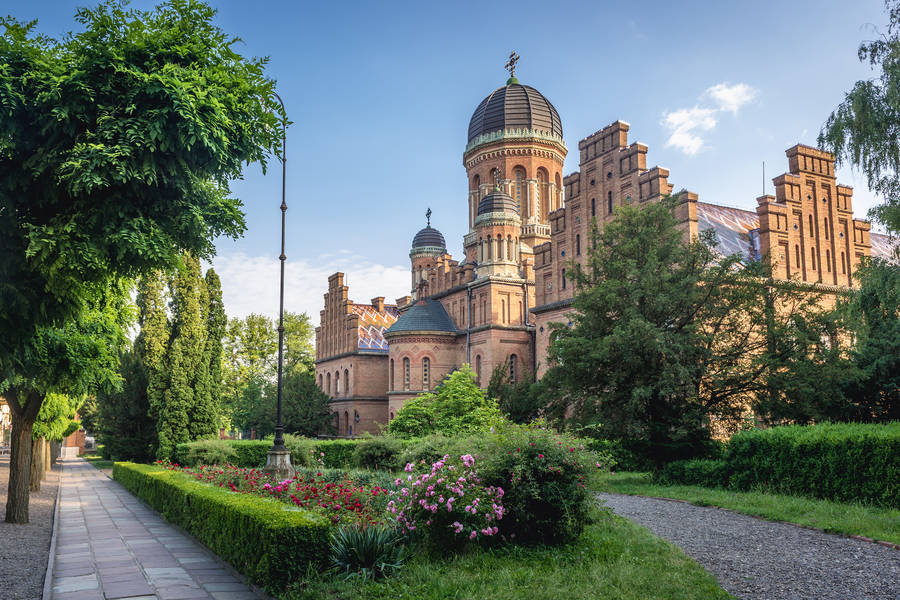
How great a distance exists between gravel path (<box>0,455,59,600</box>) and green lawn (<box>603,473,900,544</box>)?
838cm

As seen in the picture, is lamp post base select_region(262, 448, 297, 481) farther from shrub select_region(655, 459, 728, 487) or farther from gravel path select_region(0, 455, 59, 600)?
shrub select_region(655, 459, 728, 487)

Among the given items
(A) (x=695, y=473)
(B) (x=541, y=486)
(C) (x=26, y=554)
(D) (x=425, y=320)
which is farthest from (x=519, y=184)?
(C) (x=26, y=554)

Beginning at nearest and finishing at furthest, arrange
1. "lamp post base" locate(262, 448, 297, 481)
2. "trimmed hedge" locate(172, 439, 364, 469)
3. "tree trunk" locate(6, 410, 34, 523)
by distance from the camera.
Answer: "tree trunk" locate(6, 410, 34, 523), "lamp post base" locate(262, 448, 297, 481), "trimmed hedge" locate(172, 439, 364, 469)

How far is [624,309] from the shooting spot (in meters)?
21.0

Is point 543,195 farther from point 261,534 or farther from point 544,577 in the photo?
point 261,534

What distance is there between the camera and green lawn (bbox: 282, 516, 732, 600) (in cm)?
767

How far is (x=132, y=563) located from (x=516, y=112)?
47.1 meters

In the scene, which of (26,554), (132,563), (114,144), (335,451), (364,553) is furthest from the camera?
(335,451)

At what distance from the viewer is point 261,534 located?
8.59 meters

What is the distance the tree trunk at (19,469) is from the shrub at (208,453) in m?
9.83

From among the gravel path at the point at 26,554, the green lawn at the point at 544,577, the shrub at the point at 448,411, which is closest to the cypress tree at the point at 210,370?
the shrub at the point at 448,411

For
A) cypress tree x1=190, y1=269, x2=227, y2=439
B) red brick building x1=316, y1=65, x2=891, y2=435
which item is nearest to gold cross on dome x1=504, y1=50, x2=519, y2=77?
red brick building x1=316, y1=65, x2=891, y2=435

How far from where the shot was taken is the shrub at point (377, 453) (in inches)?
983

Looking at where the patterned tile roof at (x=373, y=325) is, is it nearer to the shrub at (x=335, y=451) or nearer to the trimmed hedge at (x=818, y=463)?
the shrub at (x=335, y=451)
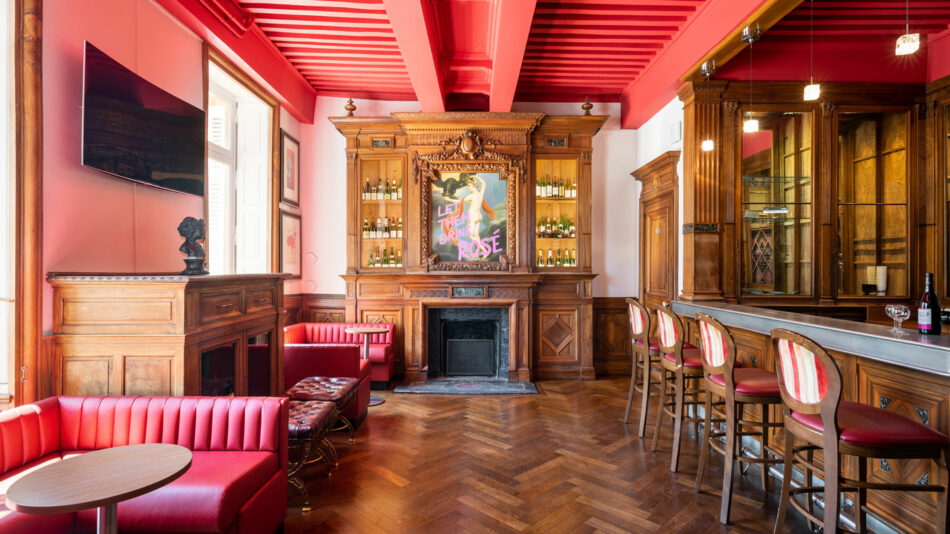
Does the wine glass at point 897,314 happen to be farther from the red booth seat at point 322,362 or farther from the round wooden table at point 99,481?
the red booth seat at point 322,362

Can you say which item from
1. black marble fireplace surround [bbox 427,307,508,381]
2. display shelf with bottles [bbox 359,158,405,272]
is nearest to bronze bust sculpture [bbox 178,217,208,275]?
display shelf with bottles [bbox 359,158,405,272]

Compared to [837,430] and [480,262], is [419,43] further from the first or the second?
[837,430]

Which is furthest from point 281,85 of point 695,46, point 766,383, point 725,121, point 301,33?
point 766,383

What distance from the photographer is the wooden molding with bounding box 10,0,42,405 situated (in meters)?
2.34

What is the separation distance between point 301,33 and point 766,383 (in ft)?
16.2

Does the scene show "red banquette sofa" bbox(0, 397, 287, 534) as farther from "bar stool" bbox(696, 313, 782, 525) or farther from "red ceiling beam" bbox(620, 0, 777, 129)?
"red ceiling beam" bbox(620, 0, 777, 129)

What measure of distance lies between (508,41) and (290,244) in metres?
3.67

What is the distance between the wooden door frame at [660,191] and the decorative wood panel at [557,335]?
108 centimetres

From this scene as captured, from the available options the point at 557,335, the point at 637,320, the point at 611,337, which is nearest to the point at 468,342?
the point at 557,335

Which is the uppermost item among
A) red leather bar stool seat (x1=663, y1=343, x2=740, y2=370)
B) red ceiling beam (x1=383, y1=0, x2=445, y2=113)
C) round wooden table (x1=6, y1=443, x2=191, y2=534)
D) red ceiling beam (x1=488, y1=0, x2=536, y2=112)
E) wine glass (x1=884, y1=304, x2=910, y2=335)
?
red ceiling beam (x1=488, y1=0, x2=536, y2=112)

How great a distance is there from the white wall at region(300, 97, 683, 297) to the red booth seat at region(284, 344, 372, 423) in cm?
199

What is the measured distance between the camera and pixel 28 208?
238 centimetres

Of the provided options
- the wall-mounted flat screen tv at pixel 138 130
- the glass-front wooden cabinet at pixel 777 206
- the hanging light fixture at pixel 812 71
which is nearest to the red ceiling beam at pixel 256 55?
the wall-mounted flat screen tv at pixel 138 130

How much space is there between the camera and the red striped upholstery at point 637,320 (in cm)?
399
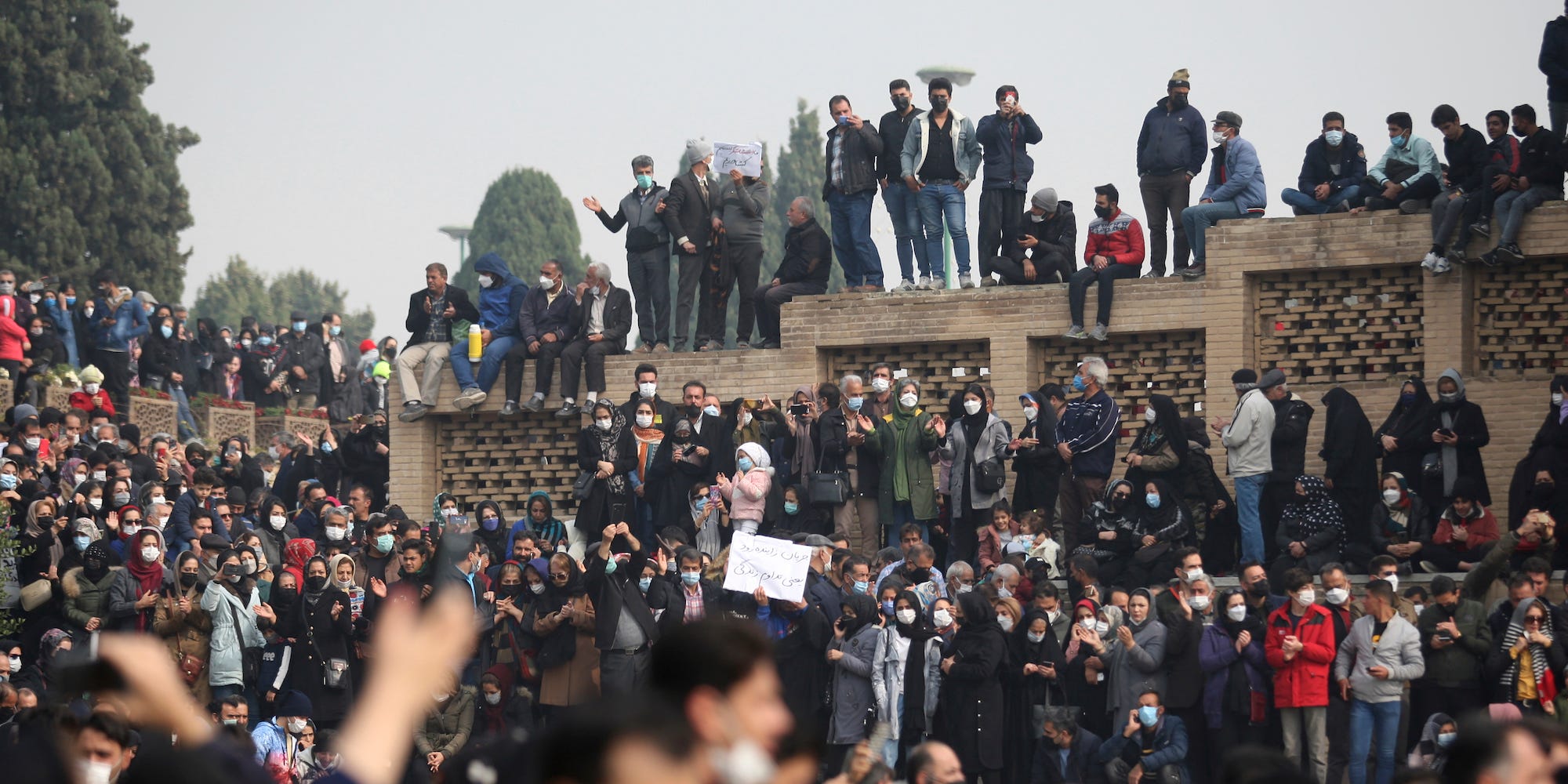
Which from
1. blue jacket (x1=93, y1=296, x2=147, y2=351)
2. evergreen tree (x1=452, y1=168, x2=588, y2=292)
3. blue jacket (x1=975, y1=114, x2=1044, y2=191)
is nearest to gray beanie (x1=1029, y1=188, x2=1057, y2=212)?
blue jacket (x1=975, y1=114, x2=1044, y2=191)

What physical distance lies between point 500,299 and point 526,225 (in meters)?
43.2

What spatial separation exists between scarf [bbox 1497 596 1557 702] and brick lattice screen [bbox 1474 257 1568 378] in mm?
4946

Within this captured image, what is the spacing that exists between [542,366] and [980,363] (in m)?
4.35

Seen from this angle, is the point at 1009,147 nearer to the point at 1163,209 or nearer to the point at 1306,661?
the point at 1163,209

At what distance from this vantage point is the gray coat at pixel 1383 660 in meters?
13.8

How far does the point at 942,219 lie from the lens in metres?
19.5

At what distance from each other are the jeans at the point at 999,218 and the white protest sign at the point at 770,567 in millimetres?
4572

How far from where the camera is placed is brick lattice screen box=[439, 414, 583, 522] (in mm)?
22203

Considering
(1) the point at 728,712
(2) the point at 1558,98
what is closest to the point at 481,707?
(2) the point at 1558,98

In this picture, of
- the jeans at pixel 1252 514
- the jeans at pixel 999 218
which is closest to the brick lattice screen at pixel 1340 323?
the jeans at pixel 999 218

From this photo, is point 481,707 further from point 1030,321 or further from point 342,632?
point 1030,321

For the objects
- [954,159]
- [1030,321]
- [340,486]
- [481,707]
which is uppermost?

* * *

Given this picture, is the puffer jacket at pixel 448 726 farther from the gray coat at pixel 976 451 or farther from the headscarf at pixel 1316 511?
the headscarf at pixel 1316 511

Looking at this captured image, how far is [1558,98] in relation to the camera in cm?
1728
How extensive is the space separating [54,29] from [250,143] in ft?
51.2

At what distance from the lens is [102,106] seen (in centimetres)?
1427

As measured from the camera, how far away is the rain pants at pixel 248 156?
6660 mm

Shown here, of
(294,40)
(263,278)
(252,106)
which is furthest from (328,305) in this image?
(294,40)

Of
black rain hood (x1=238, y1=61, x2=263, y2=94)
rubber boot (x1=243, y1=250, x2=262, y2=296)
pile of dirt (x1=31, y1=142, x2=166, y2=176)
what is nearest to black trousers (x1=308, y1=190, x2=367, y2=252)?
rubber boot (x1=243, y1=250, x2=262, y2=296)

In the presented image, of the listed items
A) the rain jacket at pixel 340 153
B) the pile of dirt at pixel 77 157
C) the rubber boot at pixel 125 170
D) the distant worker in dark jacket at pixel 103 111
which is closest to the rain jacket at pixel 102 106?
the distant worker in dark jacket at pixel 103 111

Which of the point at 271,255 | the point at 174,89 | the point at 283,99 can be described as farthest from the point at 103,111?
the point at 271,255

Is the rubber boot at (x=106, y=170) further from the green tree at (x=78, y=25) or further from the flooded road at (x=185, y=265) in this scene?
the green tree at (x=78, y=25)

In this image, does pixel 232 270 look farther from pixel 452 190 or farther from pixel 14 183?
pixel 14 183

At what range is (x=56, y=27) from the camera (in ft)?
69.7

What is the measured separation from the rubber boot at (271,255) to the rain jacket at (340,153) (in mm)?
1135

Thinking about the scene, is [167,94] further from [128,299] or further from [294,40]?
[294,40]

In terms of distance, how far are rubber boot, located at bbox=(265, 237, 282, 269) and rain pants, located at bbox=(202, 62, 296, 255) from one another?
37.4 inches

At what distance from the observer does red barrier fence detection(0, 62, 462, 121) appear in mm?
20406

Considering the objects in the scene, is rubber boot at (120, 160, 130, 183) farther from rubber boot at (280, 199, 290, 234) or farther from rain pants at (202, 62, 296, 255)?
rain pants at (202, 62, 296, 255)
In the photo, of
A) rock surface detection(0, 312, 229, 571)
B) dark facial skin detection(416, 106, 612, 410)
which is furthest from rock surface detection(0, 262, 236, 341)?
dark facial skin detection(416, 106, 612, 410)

• THE TASK:
Pull out every line of the listing above that contains the word "options", and copy each one unchanged.

• WRITTEN SOLUTION:
From this scene as captured, from the available options the point at 557,335, the point at 637,320, the point at 611,337, which is nearest to the point at 468,342?
Of the provided options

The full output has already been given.